# YOUR GOAL
From the forum thread on reflashing a DIMM below, list every SPD timing that the additional tip says is safe to change.

If i flash a DIMM with wrong profile,can i reflash it with the correct one?


----------



## j_saade25 (Sep 4, 2009)

theorw said:


> Quick question!
> If i flash a DIMM with wrong profile,can i reflash it with the correct one?



As long as you did not restart your *laptop*, or u simply can re-adjust your BIOS settings in case of a failure, yes you can reflash it.


----------



## theorw (Sep 4, 2009)

j_saade25 said:


> As long as you did not restart your *laptop*, or u simply can re-adjust your BIOS settings in case of a failure, yes you can reflash it.



Supposing i have a desktop and of course access to the BIOS how would it POST in the first place while the mis-flashed DIMM is together with some working ones?
So i could boot into windows and flash it back right?

Forgive my NOOBness but i ve never flashed a DIMM before.
But VGAs and MOBOs thousands times!!!


----------



## j_saade25 (Sep 5, 2009)

theorw said:


> Supposing i have a desktop and of course access to the BIOS how would it POST in the first place while the mis-flashed DIMM is together with some working ones?
> So i could boot into windows and flash it back right?
> 
> Forgive my NOOBness but i ve never flashed a DIMM before.
> But VGAs and MOBOs thousands times!!!



Yes, you can boot with a corrupted SPD with working SPDs. But if your BIOS is set to Auto, you may not be able to boot the first time. In case of such a scenario, put working DIMMs in, set up BIOS manually, and then install the bad DIMMs back.


----------



## tsandesson115 (Sep 9, 2009)

Can you give some more sample question and answers. How great your info is! It really useful for me. Thanks.

 laser liposuction before and after pictures cost find pictures of a laser liposuction from before and after the treatment laser liposuction before and after pictures cost


----------



## j_saade25 (Sep 9, 2009)

Additional tip: Do not change unusual timings/settings in SPD. Changing the type/size of a DIMM may render it completely unusable. Only change tC, tRAS, tRC, tRP since these are the most important.


----------



## (IEG)LONEW01F (Sep 21, 2009)

hmmm


----------



## Troubled (Oct 9, 2009)

# DATA UNDER STUDY
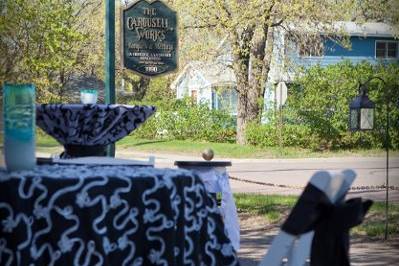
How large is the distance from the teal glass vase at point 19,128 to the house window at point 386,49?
39.6 meters

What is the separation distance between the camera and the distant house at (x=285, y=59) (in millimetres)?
29594

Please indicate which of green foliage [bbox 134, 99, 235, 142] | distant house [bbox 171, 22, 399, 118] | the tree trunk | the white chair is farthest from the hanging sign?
green foliage [bbox 134, 99, 235, 142]

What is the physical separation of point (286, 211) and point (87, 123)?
307 inches

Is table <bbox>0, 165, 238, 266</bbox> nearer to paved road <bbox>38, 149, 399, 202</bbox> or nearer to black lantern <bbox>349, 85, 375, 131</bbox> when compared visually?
black lantern <bbox>349, 85, 375, 131</bbox>

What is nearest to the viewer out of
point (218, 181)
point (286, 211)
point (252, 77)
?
point (218, 181)

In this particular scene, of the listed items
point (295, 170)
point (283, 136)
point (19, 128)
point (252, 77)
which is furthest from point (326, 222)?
point (252, 77)

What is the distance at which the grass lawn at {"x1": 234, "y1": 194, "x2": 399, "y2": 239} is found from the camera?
966cm

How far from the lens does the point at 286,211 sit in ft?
37.8

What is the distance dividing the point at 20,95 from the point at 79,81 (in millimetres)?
39446

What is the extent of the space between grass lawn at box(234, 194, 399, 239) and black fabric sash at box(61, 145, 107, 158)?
5.96 m

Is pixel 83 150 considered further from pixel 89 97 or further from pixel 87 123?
pixel 89 97

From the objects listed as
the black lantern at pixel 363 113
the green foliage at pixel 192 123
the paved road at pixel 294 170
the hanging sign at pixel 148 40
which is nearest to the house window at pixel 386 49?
the green foliage at pixel 192 123

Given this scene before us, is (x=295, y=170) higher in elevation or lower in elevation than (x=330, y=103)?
lower

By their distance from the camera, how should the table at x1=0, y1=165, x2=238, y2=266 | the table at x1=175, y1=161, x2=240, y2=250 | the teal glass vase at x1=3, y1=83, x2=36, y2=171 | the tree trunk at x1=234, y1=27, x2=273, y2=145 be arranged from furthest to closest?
the tree trunk at x1=234, y1=27, x2=273, y2=145
the table at x1=175, y1=161, x2=240, y2=250
the teal glass vase at x1=3, y1=83, x2=36, y2=171
the table at x1=0, y1=165, x2=238, y2=266
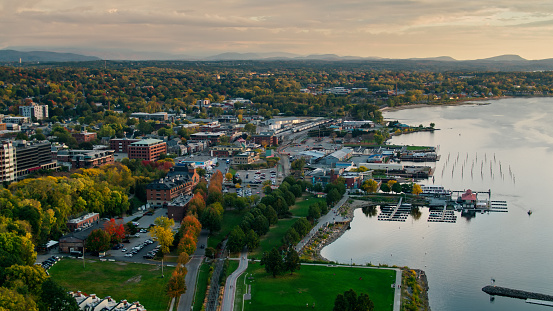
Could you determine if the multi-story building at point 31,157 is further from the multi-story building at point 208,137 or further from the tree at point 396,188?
the tree at point 396,188

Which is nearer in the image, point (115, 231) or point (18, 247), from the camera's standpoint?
point (18, 247)

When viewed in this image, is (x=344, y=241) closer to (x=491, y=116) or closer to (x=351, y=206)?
(x=351, y=206)

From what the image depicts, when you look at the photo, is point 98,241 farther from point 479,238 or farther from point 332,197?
point 479,238

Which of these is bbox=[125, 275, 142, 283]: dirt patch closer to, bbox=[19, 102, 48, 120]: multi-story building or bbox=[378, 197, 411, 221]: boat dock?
bbox=[378, 197, 411, 221]: boat dock

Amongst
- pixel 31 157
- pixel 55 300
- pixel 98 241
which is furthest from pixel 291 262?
pixel 31 157

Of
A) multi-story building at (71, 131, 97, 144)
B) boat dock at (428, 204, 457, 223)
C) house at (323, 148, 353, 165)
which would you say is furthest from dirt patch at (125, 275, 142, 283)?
multi-story building at (71, 131, 97, 144)
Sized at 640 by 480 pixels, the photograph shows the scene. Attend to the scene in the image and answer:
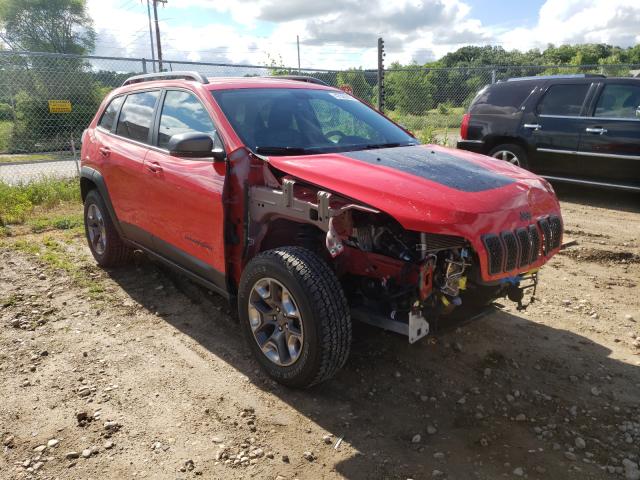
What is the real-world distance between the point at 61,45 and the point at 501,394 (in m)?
34.5

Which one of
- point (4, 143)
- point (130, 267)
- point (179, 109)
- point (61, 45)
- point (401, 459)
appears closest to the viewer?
point (401, 459)

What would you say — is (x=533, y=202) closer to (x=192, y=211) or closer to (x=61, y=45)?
(x=192, y=211)

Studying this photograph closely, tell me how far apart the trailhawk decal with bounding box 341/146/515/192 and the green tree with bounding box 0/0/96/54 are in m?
31.8

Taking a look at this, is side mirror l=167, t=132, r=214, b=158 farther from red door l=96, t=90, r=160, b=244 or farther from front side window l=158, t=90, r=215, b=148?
red door l=96, t=90, r=160, b=244

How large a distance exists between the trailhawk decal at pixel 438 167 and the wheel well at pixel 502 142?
212 inches

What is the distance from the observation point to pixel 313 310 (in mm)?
2902

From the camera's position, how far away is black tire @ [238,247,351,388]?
9.55ft

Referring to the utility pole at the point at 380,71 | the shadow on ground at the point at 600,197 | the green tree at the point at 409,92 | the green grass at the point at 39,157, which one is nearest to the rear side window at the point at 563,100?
the shadow on ground at the point at 600,197

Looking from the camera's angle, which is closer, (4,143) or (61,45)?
(4,143)

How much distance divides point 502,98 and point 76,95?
1128 centimetres

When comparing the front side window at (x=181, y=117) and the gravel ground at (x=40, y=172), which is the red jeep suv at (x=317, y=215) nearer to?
the front side window at (x=181, y=117)

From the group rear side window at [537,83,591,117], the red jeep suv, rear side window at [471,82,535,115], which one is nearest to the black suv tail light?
rear side window at [471,82,535,115]

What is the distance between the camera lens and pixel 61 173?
1034 cm

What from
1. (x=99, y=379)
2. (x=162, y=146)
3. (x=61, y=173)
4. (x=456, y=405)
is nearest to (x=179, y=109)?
(x=162, y=146)
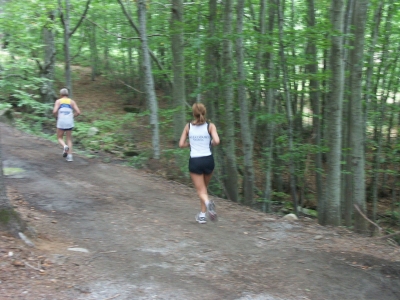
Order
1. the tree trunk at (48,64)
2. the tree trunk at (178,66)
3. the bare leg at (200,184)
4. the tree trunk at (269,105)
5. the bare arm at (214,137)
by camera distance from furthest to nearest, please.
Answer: the tree trunk at (48,64) → the tree trunk at (178,66) → the tree trunk at (269,105) → the bare leg at (200,184) → the bare arm at (214,137)

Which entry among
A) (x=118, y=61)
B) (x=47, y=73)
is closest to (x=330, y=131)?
(x=47, y=73)

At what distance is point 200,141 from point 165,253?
192cm

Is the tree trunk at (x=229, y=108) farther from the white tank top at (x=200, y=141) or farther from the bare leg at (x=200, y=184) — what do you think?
the bare leg at (x=200, y=184)

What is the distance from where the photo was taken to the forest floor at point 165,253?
14.5ft

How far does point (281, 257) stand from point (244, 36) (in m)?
5.41

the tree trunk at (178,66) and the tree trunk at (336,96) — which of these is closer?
the tree trunk at (336,96)

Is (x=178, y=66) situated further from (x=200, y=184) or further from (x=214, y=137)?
(x=200, y=184)

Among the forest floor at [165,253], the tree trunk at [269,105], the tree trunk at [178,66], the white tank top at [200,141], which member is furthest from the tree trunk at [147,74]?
the white tank top at [200,141]

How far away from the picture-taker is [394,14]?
11773mm

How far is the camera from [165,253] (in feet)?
18.2

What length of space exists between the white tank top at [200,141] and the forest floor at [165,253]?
128 centimetres

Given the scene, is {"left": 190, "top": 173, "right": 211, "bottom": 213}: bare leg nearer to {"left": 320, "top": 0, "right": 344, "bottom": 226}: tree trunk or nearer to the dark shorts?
the dark shorts

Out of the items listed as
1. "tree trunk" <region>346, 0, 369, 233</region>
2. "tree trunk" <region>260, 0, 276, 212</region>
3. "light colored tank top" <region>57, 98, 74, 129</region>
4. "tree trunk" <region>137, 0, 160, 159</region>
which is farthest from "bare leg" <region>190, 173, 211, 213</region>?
"tree trunk" <region>137, 0, 160, 159</region>

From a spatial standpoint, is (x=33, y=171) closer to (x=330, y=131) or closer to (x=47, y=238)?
(x=47, y=238)
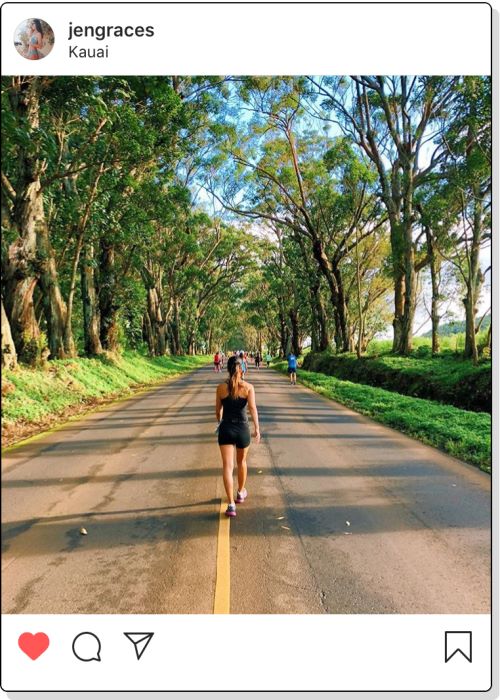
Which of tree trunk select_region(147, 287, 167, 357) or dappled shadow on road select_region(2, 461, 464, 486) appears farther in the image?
tree trunk select_region(147, 287, 167, 357)

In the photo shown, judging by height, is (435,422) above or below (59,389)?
below

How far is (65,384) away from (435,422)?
314 inches

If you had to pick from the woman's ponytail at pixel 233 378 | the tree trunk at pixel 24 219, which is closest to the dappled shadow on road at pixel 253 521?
the woman's ponytail at pixel 233 378

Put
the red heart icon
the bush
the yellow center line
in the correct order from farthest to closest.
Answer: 1. the bush
2. the yellow center line
3. the red heart icon

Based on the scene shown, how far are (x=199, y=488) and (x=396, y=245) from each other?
1872 centimetres

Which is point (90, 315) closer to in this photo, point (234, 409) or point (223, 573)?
point (234, 409)

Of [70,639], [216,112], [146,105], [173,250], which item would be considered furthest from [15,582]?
[173,250]

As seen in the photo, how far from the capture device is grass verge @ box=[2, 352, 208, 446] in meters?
3.08

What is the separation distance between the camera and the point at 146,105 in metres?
9.58

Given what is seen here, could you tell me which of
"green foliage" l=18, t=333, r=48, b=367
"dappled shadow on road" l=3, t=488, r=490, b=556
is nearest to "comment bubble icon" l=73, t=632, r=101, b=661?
"dappled shadow on road" l=3, t=488, r=490, b=556

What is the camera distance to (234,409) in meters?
4.29

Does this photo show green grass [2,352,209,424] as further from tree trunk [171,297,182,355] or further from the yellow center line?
tree trunk [171,297,182,355]

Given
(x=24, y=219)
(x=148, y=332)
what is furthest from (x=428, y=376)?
(x=148, y=332)
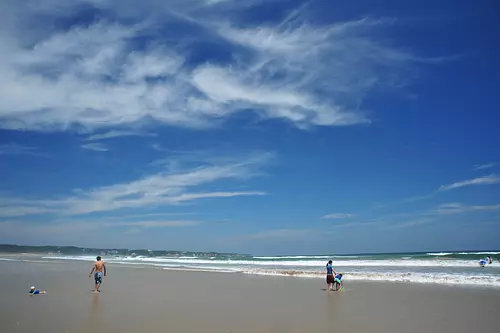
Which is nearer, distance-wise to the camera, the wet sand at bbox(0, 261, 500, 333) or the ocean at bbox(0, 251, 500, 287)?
the wet sand at bbox(0, 261, 500, 333)

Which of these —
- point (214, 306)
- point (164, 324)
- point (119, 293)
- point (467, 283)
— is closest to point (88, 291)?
point (119, 293)

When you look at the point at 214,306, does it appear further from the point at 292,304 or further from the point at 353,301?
the point at 353,301

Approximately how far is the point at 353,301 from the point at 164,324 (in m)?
7.75

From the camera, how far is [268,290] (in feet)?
62.1

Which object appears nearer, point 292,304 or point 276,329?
point 276,329

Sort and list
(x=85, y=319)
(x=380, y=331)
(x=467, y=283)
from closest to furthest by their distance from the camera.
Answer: (x=380, y=331) → (x=85, y=319) → (x=467, y=283)

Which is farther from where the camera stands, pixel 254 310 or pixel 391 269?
pixel 391 269

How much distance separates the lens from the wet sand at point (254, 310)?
10.4 meters

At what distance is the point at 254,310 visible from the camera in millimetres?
13133

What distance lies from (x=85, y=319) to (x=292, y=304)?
7020 millimetres

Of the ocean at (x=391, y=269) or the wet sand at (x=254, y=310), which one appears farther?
the ocean at (x=391, y=269)

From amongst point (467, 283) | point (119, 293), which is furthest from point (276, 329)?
point (467, 283)

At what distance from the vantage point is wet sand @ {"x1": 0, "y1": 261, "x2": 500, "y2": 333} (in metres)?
10.4

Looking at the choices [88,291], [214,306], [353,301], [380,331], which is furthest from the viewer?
[88,291]
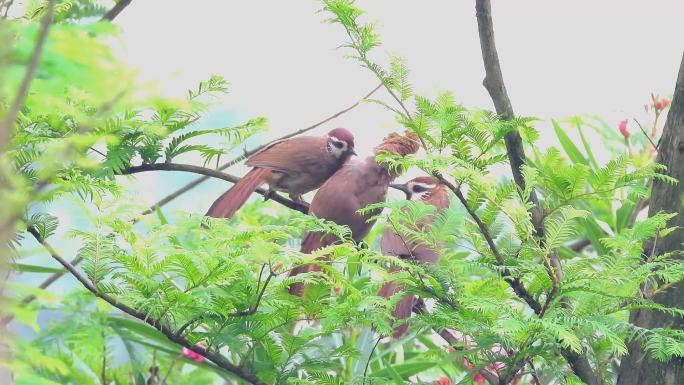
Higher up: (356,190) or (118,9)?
(118,9)

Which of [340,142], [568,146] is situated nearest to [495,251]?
[340,142]

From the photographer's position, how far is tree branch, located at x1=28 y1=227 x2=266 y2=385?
4.82ft

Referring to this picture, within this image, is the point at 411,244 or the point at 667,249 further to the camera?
the point at 411,244

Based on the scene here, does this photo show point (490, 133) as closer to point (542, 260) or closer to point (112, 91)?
point (542, 260)

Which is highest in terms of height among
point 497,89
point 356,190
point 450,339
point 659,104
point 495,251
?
point 497,89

# ANSWER TO THE EXERCISE
tC, tRAS, tRC, tRP